Says OCBC Investment Research in a recent report, “While not trying to discourage local producers from being efficient, we believe that the authorities could boost business confidence by providing further incentives or relief for manufacturing investments.” 

Another welcome move would be to ensure quicker disbursement of funds or loans to SMEs. 

Cut in key intervention rate 

Those advocating this measure point out that there is excess liquidity (about RM60 billion) in the domestic banking system. As such, reducing the intervention rate is appropriate so as to make loans more affordable. This is also important for spurring loan growth. The market has been talking about this possibility for several months, and this has sparked a sell-down of banking stocks last November.  

 

Attracting FDIs 

A crucial element in sustaining Malaysia's growth is its ability to draw foreign direct investments (FDIs). In the face of mounting competition for investor dollars and the sagging global economy, there is a need for fresh strategies. The government will probably adopt a more focused approach, narrowing down the sectors and activities in which FDIs will offer the biggest benefits. The next step is to tailor incentives to lure the right people. 

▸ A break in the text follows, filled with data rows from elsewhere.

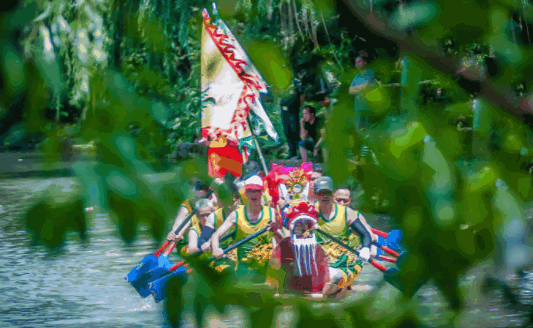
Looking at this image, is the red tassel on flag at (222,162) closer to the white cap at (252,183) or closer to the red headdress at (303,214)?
the white cap at (252,183)

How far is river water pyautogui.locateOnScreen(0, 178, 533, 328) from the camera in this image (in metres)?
0.99

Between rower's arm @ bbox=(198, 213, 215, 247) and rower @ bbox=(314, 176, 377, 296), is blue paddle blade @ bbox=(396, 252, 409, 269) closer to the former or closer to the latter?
rower's arm @ bbox=(198, 213, 215, 247)

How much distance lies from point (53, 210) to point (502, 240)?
1.66 feet

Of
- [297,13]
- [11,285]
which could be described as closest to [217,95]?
[297,13]

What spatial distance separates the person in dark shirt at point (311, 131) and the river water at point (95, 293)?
0.19 metres

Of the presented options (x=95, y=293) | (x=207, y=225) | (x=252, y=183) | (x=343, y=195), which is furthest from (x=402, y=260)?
(x=95, y=293)

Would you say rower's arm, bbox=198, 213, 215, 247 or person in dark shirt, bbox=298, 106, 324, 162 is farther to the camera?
rower's arm, bbox=198, 213, 215, 247

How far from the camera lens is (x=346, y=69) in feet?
3.07

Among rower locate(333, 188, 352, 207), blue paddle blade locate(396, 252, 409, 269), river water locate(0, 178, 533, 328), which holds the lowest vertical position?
river water locate(0, 178, 533, 328)

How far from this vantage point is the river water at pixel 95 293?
3.26 ft

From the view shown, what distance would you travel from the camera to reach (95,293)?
657 centimetres

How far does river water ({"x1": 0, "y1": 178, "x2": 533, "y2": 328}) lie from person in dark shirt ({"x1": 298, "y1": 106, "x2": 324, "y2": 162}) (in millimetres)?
187

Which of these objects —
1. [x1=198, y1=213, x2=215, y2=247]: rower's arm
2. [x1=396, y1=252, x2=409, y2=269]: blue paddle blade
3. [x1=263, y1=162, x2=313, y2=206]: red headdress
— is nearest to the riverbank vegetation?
[x1=396, y1=252, x2=409, y2=269]: blue paddle blade

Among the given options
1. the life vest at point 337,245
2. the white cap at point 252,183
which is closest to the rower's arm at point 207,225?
the white cap at point 252,183
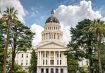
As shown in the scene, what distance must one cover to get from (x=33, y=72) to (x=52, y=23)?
2953 centimetres

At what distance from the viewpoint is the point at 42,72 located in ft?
456

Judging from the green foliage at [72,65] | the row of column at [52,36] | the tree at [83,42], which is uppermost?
the row of column at [52,36]

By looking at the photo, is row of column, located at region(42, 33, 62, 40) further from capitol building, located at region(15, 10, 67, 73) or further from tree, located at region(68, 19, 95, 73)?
tree, located at region(68, 19, 95, 73)

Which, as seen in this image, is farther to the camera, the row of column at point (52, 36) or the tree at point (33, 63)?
the row of column at point (52, 36)

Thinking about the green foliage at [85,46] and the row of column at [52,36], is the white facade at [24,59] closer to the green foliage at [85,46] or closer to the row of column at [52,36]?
the row of column at [52,36]

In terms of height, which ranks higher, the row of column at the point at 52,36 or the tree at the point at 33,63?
the row of column at the point at 52,36

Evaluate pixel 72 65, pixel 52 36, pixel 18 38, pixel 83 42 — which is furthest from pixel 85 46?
pixel 52 36

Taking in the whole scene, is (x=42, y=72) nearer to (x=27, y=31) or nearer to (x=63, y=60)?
(x=63, y=60)

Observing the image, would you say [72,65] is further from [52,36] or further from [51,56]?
[52,36]

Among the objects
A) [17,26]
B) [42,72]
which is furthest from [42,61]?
[17,26]

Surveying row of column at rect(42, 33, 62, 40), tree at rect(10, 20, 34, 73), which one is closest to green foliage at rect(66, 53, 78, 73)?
row of column at rect(42, 33, 62, 40)

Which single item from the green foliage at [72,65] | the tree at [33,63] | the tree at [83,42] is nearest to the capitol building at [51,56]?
the tree at [33,63]

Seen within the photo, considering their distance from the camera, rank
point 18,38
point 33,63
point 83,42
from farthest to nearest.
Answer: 1. point 33,63
2. point 83,42
3. point 18,38

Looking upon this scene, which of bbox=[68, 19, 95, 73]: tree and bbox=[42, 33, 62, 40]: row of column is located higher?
bbox=[42, 33, 62, 40]: row of column
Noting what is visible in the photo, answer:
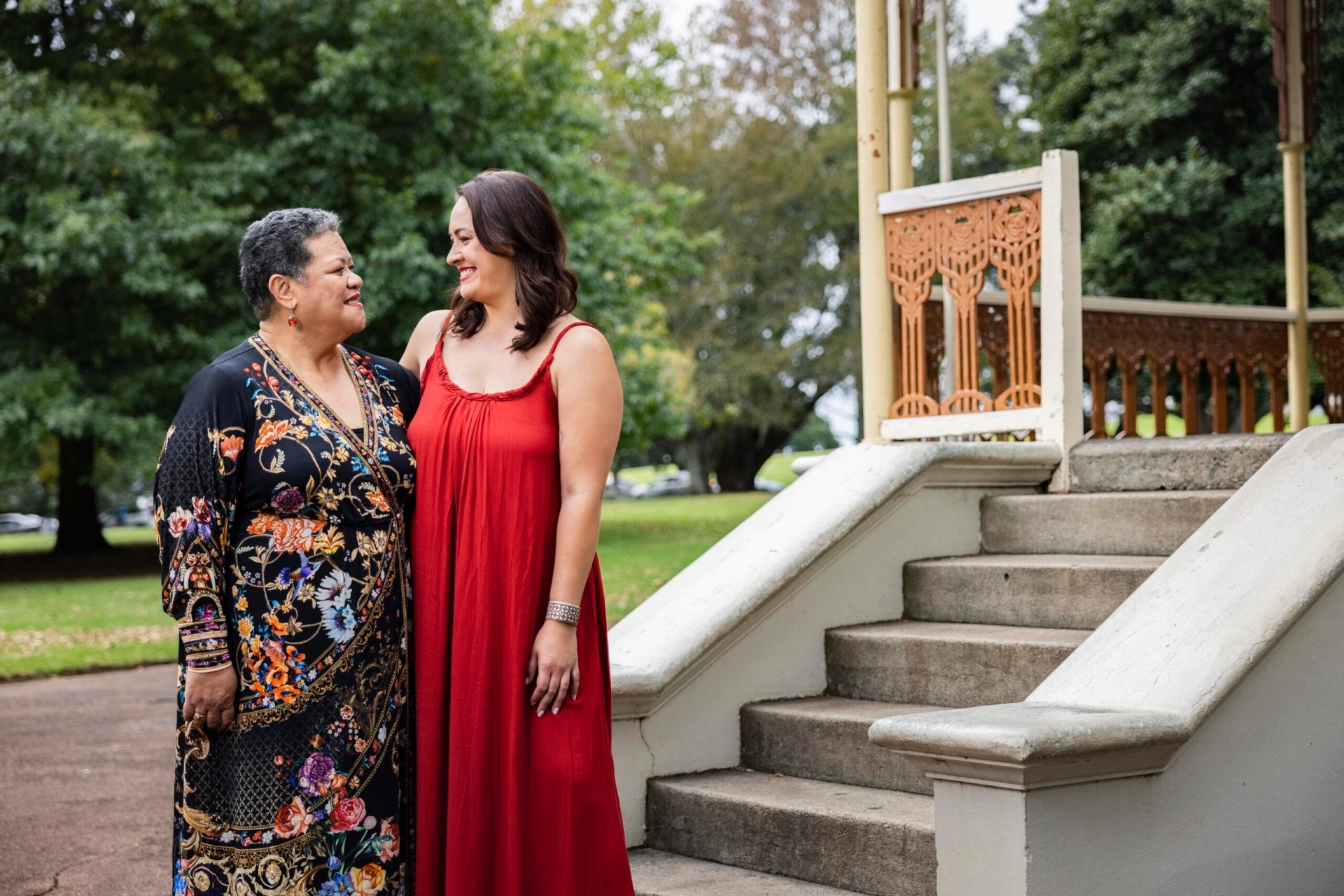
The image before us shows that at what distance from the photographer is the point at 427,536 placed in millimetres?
3299

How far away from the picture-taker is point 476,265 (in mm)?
3355

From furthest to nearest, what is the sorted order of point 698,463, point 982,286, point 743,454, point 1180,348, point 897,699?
point 743,454 → point 698,463 → point 1180,348 → point 982,286 → point 897,699

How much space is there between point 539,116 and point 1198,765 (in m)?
19.0

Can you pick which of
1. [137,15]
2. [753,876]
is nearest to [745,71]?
[137,15]

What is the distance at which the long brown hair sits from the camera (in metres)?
3.31

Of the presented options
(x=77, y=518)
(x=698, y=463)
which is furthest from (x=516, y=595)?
(x=698, y=463)

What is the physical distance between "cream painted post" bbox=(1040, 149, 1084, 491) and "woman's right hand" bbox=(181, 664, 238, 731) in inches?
149

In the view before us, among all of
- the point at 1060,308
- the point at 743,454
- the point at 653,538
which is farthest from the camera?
the point at 743,454

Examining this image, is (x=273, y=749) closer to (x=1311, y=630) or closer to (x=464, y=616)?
(x=464, y=616)

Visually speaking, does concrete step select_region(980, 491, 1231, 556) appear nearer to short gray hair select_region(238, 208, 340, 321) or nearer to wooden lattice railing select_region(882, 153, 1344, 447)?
wooden lattice railing select_region(882, 153, 1344, 447)

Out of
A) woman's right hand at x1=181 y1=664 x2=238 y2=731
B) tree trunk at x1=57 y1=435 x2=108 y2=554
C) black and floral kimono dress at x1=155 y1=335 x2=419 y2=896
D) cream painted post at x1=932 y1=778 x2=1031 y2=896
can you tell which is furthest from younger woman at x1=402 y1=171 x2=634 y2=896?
tree trunk at x1=57 y1=435 x2=108 y2=554

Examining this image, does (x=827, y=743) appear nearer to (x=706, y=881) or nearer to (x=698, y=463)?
(x=706, y=881)

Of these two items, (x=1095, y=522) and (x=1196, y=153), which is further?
(x=1196, y=153)

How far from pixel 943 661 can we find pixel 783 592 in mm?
612
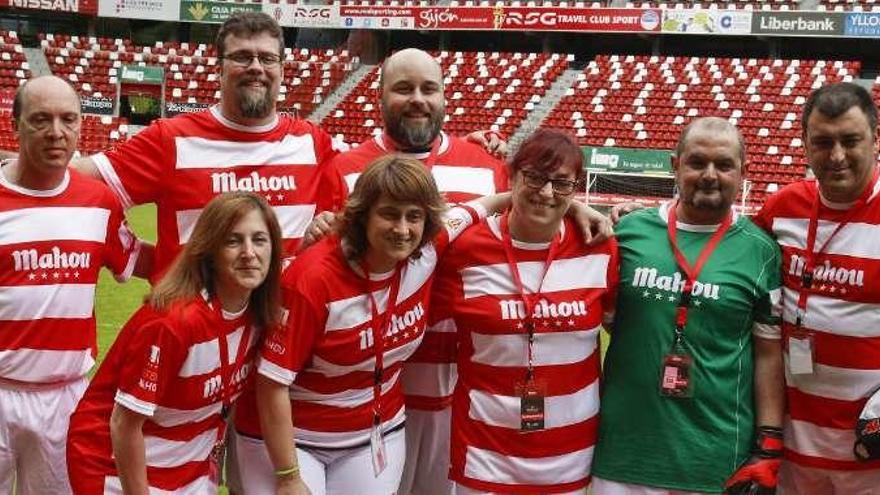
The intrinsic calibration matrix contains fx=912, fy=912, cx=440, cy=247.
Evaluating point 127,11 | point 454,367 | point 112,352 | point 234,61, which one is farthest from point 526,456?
point 127,11

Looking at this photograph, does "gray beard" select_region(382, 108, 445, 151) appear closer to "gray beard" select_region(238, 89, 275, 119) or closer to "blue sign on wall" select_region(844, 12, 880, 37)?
"gray beard" select_region(238, 89, 275, 119)

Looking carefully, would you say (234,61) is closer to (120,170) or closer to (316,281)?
(120,170)

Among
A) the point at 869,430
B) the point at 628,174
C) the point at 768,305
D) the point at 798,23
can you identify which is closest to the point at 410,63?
the point at 768,305

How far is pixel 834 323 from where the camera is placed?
331 cm

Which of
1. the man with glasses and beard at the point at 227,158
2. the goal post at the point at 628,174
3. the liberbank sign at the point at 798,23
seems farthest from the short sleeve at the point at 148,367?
the liberbank sign at the point at 798,23

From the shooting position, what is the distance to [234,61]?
3826 mm

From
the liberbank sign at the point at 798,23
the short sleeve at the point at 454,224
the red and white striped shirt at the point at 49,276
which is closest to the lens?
the short sleeve at the point at 454,224

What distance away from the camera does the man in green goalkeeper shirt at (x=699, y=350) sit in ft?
10.3

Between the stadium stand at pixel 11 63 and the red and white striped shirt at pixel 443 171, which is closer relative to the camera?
the red and white striped shirt at pixel 443 171

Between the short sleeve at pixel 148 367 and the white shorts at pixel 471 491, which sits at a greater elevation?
the short sleeve at pixel 148 367

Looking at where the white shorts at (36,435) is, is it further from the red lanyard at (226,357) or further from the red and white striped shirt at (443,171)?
the red and white striped shirt at (443,171)

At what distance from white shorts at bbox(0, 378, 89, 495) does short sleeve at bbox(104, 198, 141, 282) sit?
19.7 inches

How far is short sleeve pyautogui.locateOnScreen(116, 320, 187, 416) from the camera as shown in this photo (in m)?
2.89

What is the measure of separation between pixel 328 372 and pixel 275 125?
122cm
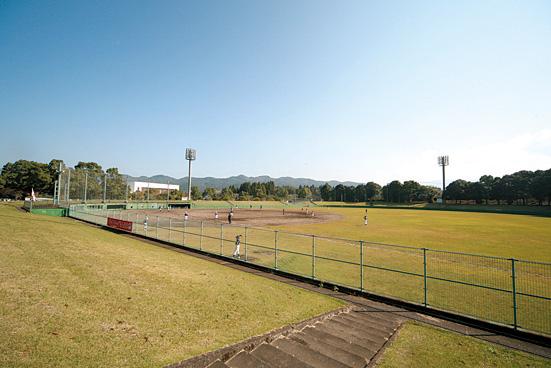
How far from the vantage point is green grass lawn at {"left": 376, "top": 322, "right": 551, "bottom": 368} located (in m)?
Answer: 5.71

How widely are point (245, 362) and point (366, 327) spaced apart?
3.74m

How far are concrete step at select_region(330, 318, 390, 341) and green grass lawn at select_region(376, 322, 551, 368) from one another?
1.14 feet

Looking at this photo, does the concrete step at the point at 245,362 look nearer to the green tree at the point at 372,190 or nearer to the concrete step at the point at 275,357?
the concrete step at the point at 275,357

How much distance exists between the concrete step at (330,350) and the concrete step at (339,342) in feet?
0.40

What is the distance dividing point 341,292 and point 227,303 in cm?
468

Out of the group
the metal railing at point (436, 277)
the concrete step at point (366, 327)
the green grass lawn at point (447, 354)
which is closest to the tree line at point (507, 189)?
the metal railing at point (436, 277)

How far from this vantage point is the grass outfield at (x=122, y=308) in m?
4.85

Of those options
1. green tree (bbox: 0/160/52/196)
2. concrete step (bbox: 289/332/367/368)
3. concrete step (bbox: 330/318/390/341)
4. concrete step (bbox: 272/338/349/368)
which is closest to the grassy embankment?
concrete step (bbox: 330/318/390/341)

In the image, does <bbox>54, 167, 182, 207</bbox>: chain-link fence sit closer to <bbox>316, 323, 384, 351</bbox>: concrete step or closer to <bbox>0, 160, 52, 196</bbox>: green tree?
<bbox>0, 160, 52, 196</bbox>: green tree

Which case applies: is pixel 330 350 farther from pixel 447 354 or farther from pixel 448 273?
pixel 448 273

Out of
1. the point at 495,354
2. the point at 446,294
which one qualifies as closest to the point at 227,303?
the point at 495,354

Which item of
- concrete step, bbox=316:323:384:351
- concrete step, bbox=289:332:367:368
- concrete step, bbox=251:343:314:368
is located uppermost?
concrete step, bbox=251:343:314:368

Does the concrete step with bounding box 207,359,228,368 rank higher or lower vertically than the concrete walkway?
higher

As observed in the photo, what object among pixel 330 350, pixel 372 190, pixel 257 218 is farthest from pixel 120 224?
pixel 372 190
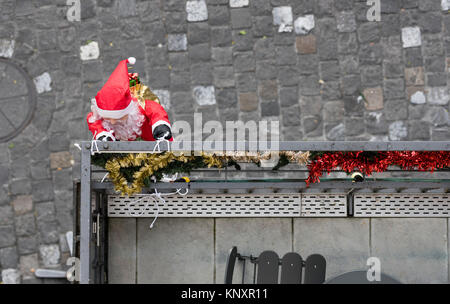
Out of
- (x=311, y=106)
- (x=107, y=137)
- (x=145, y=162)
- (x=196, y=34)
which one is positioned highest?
(x=196, y=34)

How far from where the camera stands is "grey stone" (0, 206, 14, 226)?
22.1ft

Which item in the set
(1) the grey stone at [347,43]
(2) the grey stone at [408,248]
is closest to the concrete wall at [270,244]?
(2) the grey stone at [408,248]

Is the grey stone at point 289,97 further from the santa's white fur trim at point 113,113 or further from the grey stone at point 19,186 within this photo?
the grey stone at point 19,186

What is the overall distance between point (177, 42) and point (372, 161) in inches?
145

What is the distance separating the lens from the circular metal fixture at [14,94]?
272 inches

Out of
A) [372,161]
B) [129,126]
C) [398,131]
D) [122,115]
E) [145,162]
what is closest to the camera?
[145,162]

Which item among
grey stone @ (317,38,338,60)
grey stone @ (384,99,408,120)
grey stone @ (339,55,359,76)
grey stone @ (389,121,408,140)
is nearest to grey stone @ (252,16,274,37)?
Result: grey stone @ (317,38,338,60)

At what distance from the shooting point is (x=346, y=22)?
697cm

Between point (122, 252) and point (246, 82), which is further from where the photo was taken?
point (246, 82)

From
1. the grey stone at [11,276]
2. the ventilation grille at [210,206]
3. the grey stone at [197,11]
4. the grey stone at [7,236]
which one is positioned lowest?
the grey stone at [11,276]

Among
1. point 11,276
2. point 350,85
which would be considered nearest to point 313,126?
point 350,85

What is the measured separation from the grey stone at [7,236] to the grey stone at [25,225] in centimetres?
7

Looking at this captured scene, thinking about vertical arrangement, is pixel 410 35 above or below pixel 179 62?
above

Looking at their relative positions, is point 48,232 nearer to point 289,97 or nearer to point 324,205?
point 289,97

For example, the services sector has been identified as a new growth engine. It is likely that there will be stout efforts to draw FDIs in this field. 

A related aspect is the need to improve investor confidence in the country and the stock market. 

 

Training matters 

Human resource development will continue to be on the agenda. Affin-UOB Securities says it expects the stimulus package to include programmes to enhance workers' skills and productivity, as well as to provide training for graduates and school-leavers.